From as late as about 1855 there comes to the writer a vision of a pedlar, muddled with drink, riding home in his little square box cart and the faithful dog drawing the cart and the man as well, and also a faint echo of "shame" from some bystanders. Verily the fable must in those days have been true, that when the goddess Fidelity was lost among men, after long searching, she was found in a dog-kennel!

A picturesque part of the old system of locomotion was, of course, the turnpike. The keepers of toll-gates found their principal customers in the numerous coaches and the wagons which travelled up and down the main roads, for the farmers could, and frequently did, by a little mutual contriving, manage a cross-cut by their field-ways on to the main road on the town side of a toll-gate, as in the case of Bassingbourn and the Baldock Road into Royston. For the wagon traffic, which conveyed much heavy merchandise, the older toll-gates had a weigh-bridge attached to them so that the weight might be ascertained and charged according to their scale. In later times the regular coaches generally ran through without being stopped, and paid the toll periodically.

The turnpike-road to Caxton—or rather from Royston Cross to Wandesford Bridge in the county of Huntingdon, of which the southern part from Royston to Kisby's Hut formed one Trust, is said to have been the first turnpike-road in England.

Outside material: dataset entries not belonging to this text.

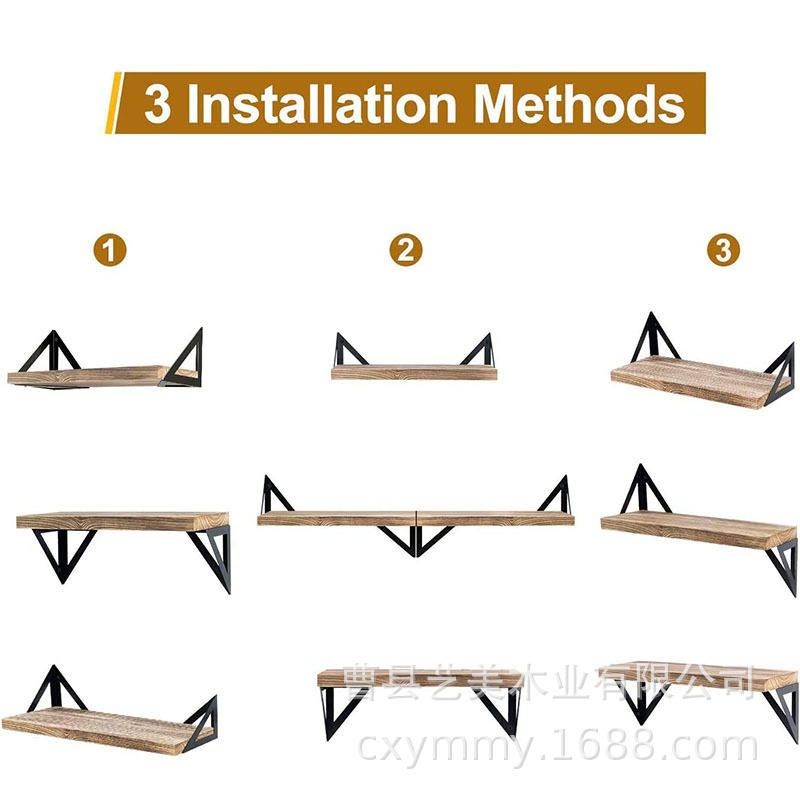 3 Installation Methods

1

2

3

曹县艺美木业有限公司
cxymmy.1688.com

Certainly the various Acts of Parliament for its repair and maintenance date back to the time of Queen Anne, if not earlier, and, after turning up in Acts all through the reigns of the Georges, ended with the Act of 1822 under which the old Trust was managed in the times of the modern coaching days. The traffic never was sufficient to maintain the road without resorting to a rate upon the neighbouring lands, owing to the diversion of a good deal of the coaching and wagon traffic at Royston for Cambridge, and the Trustees were often in great straits, and on the horns of a dilemma—if they charged enough toll to pay their way, the traffic was driven off the roads; if they modulated their charges the roads went to the bad.

Money was advanced by private individuals upon the security of the tolls, and the road between Royston and Arrington was always in debt and dirty. So bad was it that the mail coaches were delayed, the Postmaster-General came down upon the trustees, and Mr. McAdam, the surveyor to the trustees (at a salary of L50 per annum), whose hands were full of surveying at that time in various parts of England, reported that though the road was "not indictable at common law, it certainly was not in a fit condition to travel upon, at the speed which the excellent regulations of the Post Office require." "It required fourteen hundred tons of material and one thousand pounds value in labour to put it into a proper condition, at a cost of L7,500, or about L500 a mile"!

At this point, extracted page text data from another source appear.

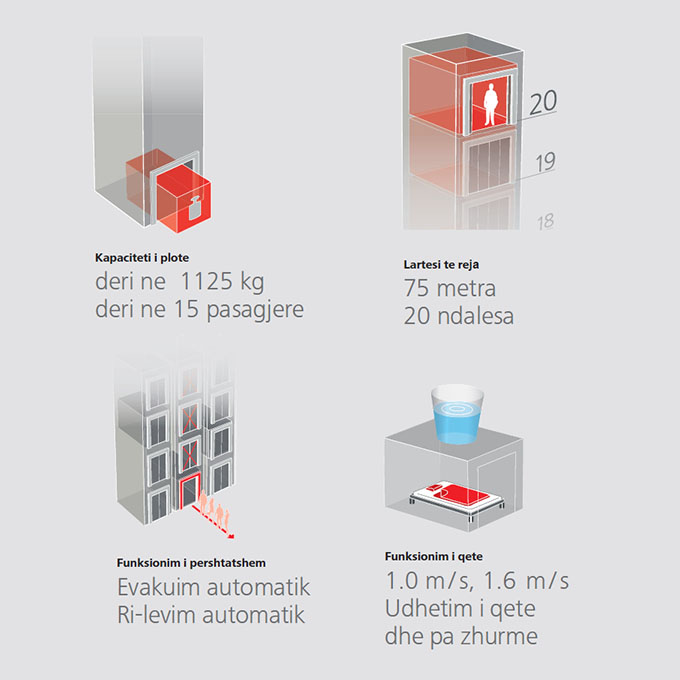 Kapaciteti i plote
deri ne 1125 kg
deri ne 15 pasagjere

20
19
18

Lartesi te reja
75 metra
20 ndalesa

Funksionim i pershtatshem
Evakuim automatik
Ri-levim automatik

Funksionim i qete
1.0 m/s, 1.6 m/s
Udhetim i qete
dhe pa zhurme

That this state of insolvency was not due to tolls being too low is evident from the fact that a petition was presented to the trustees, setting forth that the tolls were so high as to drive the traffic off the road. Eightpence per horse at both gates was a considerable sum between Royston and Kisby's Hut. Again and again the bankrupt condition of the road, both in solidity and finance, was submitted to the Postmaster-General and the Treasury Authorities in the hope of getting some relief from that quarter, and in 1833 the Trustees, despairingly, stated that upon the success of their application for a subsidy (including L1,500 to cut through Arrington Hill), depended the question of keeping open "this most important line of general communication."

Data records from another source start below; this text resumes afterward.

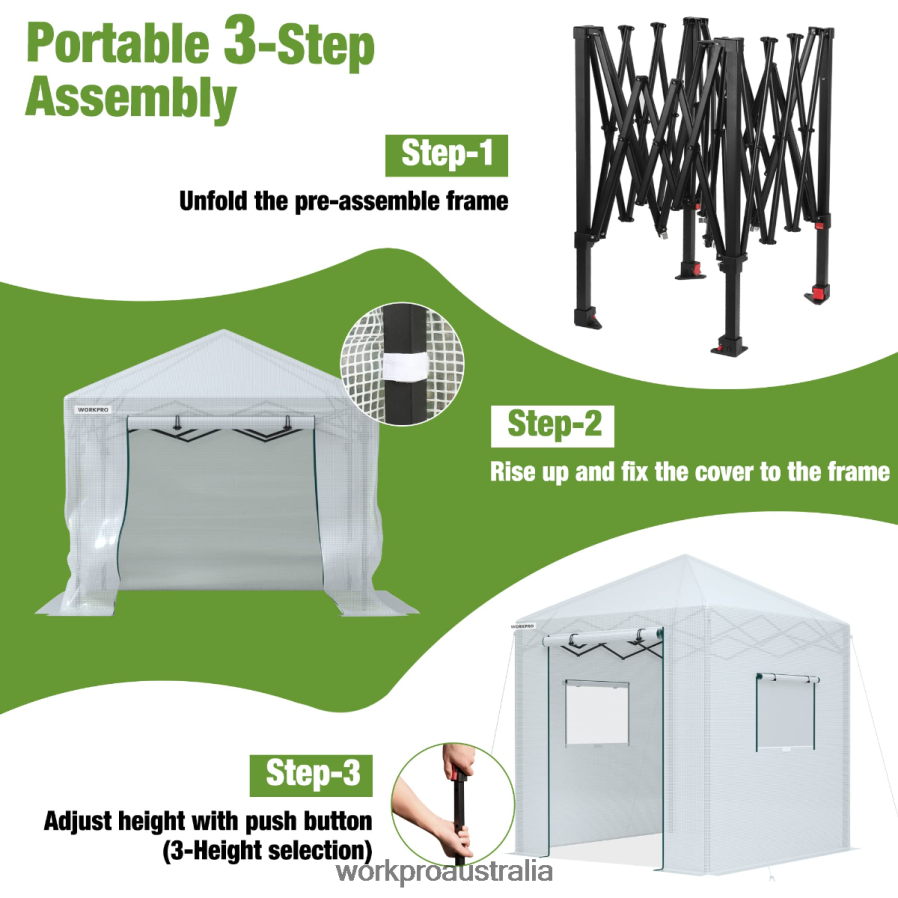 Portable 3-Step Assembly

Step-1
Unfold the pre-assemble frame

WORKPRO

Step-2
Rise up and fix the cover to the frame

WORKPRO

Step-3
Adjust height with push button (3-Height selection)

workproaustralia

Between 1790, when the Kneesworth toll bar produced about L5 a week, and 1820, there was a considerable increase in the traffic on the roads, and the highest figure reached was in 1828, when the amount realized from the Kneesworth and Caxton toll gates was L1,367 for the year. As coaching declined, the turnpike receipts fell off so much that by 1847 the Kneesworth and Caxton toll-gate receipts had dwindled down, in twenty years, from L1,367 to L282 a year! That the railway did not knock all the horses off the road, but on the contrary brought them on for other purposes, is evident from the fact that after the establishment of a railway station at Royston the above toll-gate receipts went up again in the next twenty years to L600 a year!

The Wadesmill Turnpike Trust (from Royston to Wadesmill) was a much more profitable road, as it included some of the Cambridge as well as the North Road traffic. Indeed, for three years before the London Road hill was cut through, the tolls from Royston to Wadesmill were let to Mr. Flay for L4,090 per annum, and in 1839 after the cutting was finished, they were let for L4,350, the highest sum ever made under this Trust.